#### INSTRUCTIONS TO FOLLOW
Reproduce each of the lines word for word.

(Records excerpted from a collection)

--- Begin ---

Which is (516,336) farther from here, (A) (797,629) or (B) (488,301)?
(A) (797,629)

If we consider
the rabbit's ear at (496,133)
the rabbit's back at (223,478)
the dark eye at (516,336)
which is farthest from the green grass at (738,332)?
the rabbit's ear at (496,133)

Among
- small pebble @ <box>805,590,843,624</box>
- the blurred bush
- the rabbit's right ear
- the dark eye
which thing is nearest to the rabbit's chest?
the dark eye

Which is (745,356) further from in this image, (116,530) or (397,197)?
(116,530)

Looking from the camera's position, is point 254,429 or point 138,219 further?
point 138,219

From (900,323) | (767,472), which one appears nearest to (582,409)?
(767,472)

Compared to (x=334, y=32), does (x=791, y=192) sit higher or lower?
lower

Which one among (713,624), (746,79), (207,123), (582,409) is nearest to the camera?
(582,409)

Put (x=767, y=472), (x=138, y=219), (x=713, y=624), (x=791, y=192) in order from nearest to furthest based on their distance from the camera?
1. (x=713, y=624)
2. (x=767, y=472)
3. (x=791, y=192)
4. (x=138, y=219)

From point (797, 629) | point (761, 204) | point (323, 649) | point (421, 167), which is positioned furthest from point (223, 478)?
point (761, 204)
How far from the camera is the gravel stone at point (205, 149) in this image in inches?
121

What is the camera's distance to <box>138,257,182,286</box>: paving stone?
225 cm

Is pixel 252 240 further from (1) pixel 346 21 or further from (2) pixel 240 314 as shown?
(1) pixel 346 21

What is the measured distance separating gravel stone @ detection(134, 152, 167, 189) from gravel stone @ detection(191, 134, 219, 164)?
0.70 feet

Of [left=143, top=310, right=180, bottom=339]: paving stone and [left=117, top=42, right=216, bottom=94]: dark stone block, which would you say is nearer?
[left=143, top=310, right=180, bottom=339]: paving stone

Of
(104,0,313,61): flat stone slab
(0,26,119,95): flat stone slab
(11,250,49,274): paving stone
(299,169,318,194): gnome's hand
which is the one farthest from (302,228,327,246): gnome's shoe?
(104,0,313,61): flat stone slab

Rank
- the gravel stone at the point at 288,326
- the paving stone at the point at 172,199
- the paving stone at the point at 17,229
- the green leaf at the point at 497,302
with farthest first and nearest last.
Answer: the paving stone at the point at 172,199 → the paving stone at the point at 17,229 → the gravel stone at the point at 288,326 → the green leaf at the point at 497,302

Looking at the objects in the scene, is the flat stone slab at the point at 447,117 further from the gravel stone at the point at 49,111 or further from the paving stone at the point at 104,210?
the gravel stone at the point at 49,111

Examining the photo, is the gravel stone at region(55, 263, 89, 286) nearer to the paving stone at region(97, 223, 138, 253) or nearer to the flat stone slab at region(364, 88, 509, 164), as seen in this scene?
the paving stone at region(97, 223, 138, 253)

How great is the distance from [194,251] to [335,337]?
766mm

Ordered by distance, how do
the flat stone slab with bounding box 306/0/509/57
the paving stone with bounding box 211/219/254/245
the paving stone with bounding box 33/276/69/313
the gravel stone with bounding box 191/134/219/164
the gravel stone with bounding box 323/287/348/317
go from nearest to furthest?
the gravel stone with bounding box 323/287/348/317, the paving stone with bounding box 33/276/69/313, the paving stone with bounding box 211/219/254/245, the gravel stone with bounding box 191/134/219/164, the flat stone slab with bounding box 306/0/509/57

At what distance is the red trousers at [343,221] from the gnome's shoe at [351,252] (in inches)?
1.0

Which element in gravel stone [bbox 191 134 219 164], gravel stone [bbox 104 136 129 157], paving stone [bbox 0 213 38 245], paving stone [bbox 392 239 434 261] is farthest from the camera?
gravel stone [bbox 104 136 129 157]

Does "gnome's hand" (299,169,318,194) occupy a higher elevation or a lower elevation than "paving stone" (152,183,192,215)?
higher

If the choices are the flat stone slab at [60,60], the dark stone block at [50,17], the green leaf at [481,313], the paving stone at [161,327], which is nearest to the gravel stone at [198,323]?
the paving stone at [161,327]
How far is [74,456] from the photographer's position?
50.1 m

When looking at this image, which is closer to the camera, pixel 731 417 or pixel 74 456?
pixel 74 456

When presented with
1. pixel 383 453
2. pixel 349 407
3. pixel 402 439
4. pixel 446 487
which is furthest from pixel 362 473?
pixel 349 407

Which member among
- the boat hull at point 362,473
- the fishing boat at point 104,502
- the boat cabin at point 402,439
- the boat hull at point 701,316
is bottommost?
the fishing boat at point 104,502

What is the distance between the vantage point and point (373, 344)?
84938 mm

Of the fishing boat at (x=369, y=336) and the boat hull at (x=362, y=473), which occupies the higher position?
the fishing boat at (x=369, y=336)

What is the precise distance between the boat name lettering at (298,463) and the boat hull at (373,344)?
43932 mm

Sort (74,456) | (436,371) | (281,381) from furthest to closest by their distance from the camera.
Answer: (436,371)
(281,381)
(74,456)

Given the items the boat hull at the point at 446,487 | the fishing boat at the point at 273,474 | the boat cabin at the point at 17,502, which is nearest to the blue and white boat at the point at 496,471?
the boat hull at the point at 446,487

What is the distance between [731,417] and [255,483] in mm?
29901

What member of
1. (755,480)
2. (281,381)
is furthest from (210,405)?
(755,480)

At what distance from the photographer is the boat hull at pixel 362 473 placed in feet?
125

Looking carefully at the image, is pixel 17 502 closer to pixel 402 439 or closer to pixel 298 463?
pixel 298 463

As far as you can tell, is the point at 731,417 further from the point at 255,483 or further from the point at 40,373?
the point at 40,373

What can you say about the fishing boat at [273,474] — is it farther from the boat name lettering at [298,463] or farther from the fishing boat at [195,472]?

--- End ---

#### OUTPUT FOR THIS EXERCISE
Which is (516,336) farther from here, (A) (797,629) or (B) (488,301)?
(A) (797,629)

If we consider
the rabbit's ear at (496,133)
the rabbit's back at (223,478)
the dark eye at (516,336)
which is farthest from the green grass at (738,332)?
the rabbit's ear at (496,133)

Among
- small pebble @ <box>805,590,843,624</box>
- the blurred bush
- the rabbit's right ear
- the dark eye
which thing is nearest to the rabbit's chest?
the dark eye

Which is (745,356) further from in this image, (116,530) or (397,197)?
(116,530)

Looking from the camera's position, is point 254,429 or point 138,219 further?
point 138,219

From (900,323) | (767,472), which one appears nearest to (582,409)?
(767,472)

Compared to (x=334, y=32), does (x=791, y=192) sit higher or lower?
lower

Which one among (713,624), (746,79), (207,123), (582,409) is nearest to the camera?
(582,409)

Put (x=767, y=472), (x=138, y=219), (x=713, y=624), (x=791, y=192) in order from nearest to furthest based on their distance from the camera?
1. (x=713, y=624)
2. (x=767, y=472)
3. (x=791, y=192)
4. (x=138, y=219)

From point (797, 629) | point (761, 204) | point (323, 649) | point (421, 167), which is positioned furthest from point (223, 478)?
point (761, 204)
How far from the camera is the gravel stone at point (205, 149) in this image in inches?
121

What is the camera's distance to <box>138,257,182,286</box>: paving stone?
225 cm

Is pixel 252 240 further from (1) pixel 346 21 or further from (2) pixel 240 314 as shown?
(1) pixel 346 21

What is the measured distance separating gravel stone @ detection(134, 152, 167, 189) from gravel stone @ detection(191, 134, 219, 164)?
0.70 feet

Of [left=143, top=310, right=180, bottom=339]: paving stone and [left=117, top=42, right=216, bottom=94]: dark stone block, which would you say is nearer?
[left=143, top=310, right=180, bottom=339]: paving stone

Of
(104,0,313,61): flat stone slab
(0,26,119,95): flat stone slab
(11,250,49,274): paving stone
(299,169,318,194): gnome's hand
which is the one farthest from (302,228,327,246): gnome's shoe?
(104,0,313,61): flat stone slab

Rank
- the gravel stone at the point at 288,326
- the paving stone at the point at 172,199
- the paving stone at the point at 17,229
- the green leaf at the point at 497,302
with farthest first and nearest last.
Answer: the paving stone at the point at 172,199 → the paving stone at the point at 17,229 → the gravel stone at the point at 288,326 → the green leaf at the point at 497,302

Looking at the objects in the scene, is the flat stone slab at the point at 447,117 further from the gravel stone at the point at 49,111 or further from the paving stone at the point at 104,210?
the gravel stone at the point at 49,111

Examining the photo, is the gravel stone at region(55, 263, 89, 286) nearer to the paving stone at region(97, 223, 138, 253) or nearer to the flat stone slab at region(364, 88, 509, 164), as seen in this scene?
the paving stone at region(97, 223, 138, 253)

How great is the distance from [194,251] to [335,337]?
766mm

Ordered by distance, how do
the flat stone slab with bounding box 306/0/509/57
the paving stone with bounding box 211/219/254/245
the paving stone with bounding box 33/276/69/313
the gravel stone with bounding box 191/134/219/164
the gravel stone with bounding box 323/287/348/317
go from nearest to furthest?
the gravel stone with bounding box 323/287/348/317, the paving stone with bounding box 33/276/69/313, the paving stone with bounding box 211/219/254/245, the gravel stone with bounding box 191/134/219/164, the flat stone slab with bounding box 306/0/509/57

At what distance is the red trousers at [343,221] from the gnome's shoe at [351,252] (in inches)?
1.0

Which element in gravel stone [bbox 191 134 219 164], gravel stone [bbox 104 136 129 157], paving stone [bbox 0 213 38 245], paving stone [bbox 392 239 434 261] is farthest from the camera?
gravel stone [bbox 104 136 129 157]

Does "gnome's hand" (299,169,318,194) occupy a higher elevation or a lower elevation than "paving stone" (152,183,192,215)?
higher

If the choices are the flat stone slab at [60,60], the dark stone block at [50,17], the green leaf at [481,313], the paving stone at [161,327], which is nearest to the gravel stone at [198,323]?
the paving stone at [161,327]
How far is [74,456] from the photographer's position?
50.1 m

When looking at this image, which is closer to the camera, pixel 731 417 or pixel 74 456?
pixel 74 456

When presented with
1. pixel 383 453
2. pixel 349 407
3. pixel 402 439
4. pixel 446 487
which is furthest from pixel 362 473?
pixel 349 407

Which member among
- the boat hull at point 362,473
- the fishing boat at point 104,502
- the boat cabin at point 402,439
- the boat hull at point 701,316
is bottommost?
the fishing boat at point 104,502

What is the distance between the vantage point and point (373, 344)?
84938 mm

Of the fishing boat at (x=369, y=336) and the boat hull at (x=362, y=473), which occupies the higher position?
the fishing boat at (x=369, y=336)

What is the precise distance between the boat name lettering at (298,463) and the boat hull at (373,344)?
43932 mm

Sort (74,456) | (436,371) | (281,381) from furthest to closest by their distance from the camera.
Answer: (436,371)
(281,381)
(74,456)

Given the items the boat hull at the point at 446,487 | the fishing boat at the point at 273,474 | the boat cabin at the point at 17,502, which is nearest to the blue and white boat at the point at 496,471?
the boat hull at the point at 446,487

What is the distance between [731,417] and [255,483] in mm?
29901

What member of
1. (755,480)
2. (281,381)
is furthest from (210,405)?
(755,480)

At what distance from the photographer is the boat hull at pixel 362 473 placed in feet?
125

Looking carefully at the image, is pixel 17 502 closer to pixel 402 439 or closer to pixel 298 463?
pixel 298 463

As far as you can tell, is the point at 731,417 further from the point at 255,483 or further from the point at 40,373?
the point at 40,373

What can you say about the fishing boat at [273,474] — is it farther from the boat name lettering at [298,463] or farther from the fishing boat at [195,472]?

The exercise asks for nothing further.